Instructions
1/ Can you turn the paragraph that begins "Sometimes, it is difficult" in the piece on South Asian teenagers' relationships into a short list of its main points?
2/ Would you pick up the piece on South Asian teenagers' relationships after its final sentence and keep writing it?

Relationships are key in the lives of all teenagers. It is important to have honest, caring friends that you can rely on, and to create strong, open relationships with family members.
Finding True Friends
South Asian teenagers may feel a cultural divide separates them from their friends. Many South Asian parents place a strong emphasis on education, and teenagers can have trouble understanding the pressure to exceed typical expectations.
"Sometimes, a friend doesn't understand that I have to spend the night studying for a test rather than hanging out and having a good time," said one South Asian teen. "I have had a friend get angry at me for canceling plans, or more often at my parents, which is a sticky situation to get in to."
Sometimes, it is difficult to help a friend from a completely different background understand where parents are coming from, but a good friend will listen, and try to understand. Also, it is helpful to connect with teens from similar backgrounds and home life. It is comforting to discuss problems with friends who have had the same experiences and may know more about how to handle them.
Family members provide security and familiarity in a teenager’s life. Some elements of South Asian family life may differ from that of other American teenagers.
"When it comes to family, I have tons of relatives," said one South Asian teen. "Each relative has a specific title and my sister and I call them by that preceding their actual name. My parents’ Indian friends always have an 'Aunty' or 'Uncle' preceding their name; even it they are of no direct relation."

Items from a data source:
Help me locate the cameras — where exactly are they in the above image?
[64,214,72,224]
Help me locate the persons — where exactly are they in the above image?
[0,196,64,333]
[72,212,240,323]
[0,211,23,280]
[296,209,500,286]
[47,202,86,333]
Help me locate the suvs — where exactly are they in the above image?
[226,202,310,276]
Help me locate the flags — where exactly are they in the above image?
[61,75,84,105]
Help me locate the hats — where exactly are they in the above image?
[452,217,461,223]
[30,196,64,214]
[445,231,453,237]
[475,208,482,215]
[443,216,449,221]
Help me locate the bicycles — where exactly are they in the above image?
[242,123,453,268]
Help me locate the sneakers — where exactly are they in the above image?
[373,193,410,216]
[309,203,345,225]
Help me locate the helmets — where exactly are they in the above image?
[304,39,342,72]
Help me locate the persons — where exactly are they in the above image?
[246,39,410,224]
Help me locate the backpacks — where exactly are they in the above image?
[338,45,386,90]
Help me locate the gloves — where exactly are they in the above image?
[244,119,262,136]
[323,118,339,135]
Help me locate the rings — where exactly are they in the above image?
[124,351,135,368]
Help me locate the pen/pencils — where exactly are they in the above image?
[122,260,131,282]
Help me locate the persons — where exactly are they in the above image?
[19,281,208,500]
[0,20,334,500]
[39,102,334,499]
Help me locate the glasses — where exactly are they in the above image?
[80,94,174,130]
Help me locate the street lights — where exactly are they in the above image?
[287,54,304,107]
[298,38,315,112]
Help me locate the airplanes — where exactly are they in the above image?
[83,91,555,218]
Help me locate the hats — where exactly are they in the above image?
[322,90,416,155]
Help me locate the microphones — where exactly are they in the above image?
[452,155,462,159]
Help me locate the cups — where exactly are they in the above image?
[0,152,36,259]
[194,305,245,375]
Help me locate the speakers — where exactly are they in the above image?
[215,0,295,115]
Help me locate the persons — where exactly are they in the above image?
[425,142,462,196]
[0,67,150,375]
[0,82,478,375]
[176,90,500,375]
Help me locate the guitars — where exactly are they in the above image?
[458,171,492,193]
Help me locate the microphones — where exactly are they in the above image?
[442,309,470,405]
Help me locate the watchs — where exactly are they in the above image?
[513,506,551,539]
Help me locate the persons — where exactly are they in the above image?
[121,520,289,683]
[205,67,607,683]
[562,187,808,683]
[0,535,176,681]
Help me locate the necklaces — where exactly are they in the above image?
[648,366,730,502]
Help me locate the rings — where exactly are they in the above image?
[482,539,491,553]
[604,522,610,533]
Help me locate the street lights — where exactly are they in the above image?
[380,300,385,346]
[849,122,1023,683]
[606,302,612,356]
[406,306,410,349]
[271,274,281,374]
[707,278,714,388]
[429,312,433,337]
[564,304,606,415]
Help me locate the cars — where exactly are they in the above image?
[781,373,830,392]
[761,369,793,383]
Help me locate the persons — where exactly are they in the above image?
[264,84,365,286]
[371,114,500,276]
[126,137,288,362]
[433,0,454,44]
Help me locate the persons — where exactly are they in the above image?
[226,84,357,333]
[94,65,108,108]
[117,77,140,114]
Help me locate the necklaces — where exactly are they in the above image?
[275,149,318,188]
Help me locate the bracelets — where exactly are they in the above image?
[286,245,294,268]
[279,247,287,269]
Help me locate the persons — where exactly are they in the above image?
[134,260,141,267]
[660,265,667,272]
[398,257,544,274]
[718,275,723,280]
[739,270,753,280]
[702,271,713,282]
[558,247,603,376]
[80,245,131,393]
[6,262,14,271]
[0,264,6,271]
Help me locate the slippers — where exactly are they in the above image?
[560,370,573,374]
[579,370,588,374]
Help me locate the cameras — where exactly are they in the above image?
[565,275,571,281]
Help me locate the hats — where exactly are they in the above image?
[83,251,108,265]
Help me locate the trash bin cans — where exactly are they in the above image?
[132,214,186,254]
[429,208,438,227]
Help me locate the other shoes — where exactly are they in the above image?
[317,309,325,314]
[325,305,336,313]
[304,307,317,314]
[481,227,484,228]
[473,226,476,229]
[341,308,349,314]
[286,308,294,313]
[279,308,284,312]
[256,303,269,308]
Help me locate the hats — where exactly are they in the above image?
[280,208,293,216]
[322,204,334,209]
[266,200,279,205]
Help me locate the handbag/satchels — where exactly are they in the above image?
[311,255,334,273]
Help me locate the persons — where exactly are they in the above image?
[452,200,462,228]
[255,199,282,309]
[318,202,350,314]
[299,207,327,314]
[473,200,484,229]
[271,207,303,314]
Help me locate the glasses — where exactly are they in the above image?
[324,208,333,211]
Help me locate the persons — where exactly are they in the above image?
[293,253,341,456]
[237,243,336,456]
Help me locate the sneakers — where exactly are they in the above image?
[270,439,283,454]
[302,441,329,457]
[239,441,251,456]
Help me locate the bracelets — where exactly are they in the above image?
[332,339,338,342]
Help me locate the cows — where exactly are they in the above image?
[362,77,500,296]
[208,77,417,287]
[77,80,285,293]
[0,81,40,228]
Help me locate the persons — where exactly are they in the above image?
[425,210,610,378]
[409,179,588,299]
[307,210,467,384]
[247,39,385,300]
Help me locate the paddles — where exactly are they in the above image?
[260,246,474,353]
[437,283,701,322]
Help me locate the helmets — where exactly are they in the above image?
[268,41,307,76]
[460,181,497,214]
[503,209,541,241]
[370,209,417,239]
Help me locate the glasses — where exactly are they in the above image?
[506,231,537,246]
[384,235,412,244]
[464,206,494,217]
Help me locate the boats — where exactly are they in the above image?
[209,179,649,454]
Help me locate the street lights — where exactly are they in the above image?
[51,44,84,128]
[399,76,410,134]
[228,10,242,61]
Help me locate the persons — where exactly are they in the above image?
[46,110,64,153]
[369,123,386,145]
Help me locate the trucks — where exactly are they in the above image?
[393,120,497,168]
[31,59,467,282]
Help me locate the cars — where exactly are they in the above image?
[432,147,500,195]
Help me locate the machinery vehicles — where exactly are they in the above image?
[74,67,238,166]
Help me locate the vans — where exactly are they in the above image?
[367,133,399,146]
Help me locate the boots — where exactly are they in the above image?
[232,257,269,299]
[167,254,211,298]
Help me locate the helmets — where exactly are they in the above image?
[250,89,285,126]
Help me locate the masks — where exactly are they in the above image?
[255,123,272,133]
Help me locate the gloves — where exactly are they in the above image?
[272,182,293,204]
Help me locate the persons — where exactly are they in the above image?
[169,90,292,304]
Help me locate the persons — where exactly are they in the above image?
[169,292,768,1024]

Answers
1/
- Helping a friend from a very different background understand your parents' point of view can be hard, but a good friend will listen and try to understand.
- Connecting with teens who share a similar background and home life helps.
- Talking through problems with such friends is comforting, since they have had the same experiences and may know better how to handle them.

2/
Family activities in a South Asian teenager’s life are great opportunities to get in touch with family members, learn more about family culture, and have fun. However, some South Asian teenagers may face certain family customs that can cause stress. One South Asian teen explains: "My parents have brought me up to have lists of priorities, which I do not believe is common of very many American teens."
Another South Asian teenager says: "I believe my parents put more of an emphasis on academic perfection than my Caucasian friends’ parents. Sometimes I want a break from constantly being pushed to exceed expectations in school and other areas."
If you feel that family pressure is making you feel overwhelmed and stressed out, it is important for you to discuss this with your parents. Even if a you believe that your parents will not understand, opening the bridge of communication is an important step to having a better relationship.
Communication with Parents
South Asian immigrant parents have sometimes grown up in a completely different culture than South Asian teenagers being brought up in America today. Some teenagers have never discussed “touchy topics” with their parents, such as sexuality, drugs, or co-ed parties.
The fact is, these topics should not be “touchy,” and teenagers should feel comfortable in openly discussing them with their parents. Sometimes South Asian teenagers feel that their parents will be uncomfortable discussing certain issues, but if they give honest conversation a try, they may be surprised about how open their parents can be. It may be difficult to start talking about these issues, with parents who initially might not seem receptive, but sometimes talking about important issues like this can make your relationship with your parents closer and more profound.
South Asian parents may not understand what it means to have a boyfriend or girlfriend in high school. They may find the concept of teenage dating to be completely unacceptable, or they may not understand what it entails.
When it comes to talking about relationships with parents, try taking baby steps. Ask your parents how they feel about teenage dating, and by asking this question they can start an ongoing dialogue on what they and their parents both value in relationships. If you do not feel comfortable discussing certain topics with their parents, you can talk to a trusted adult or friend.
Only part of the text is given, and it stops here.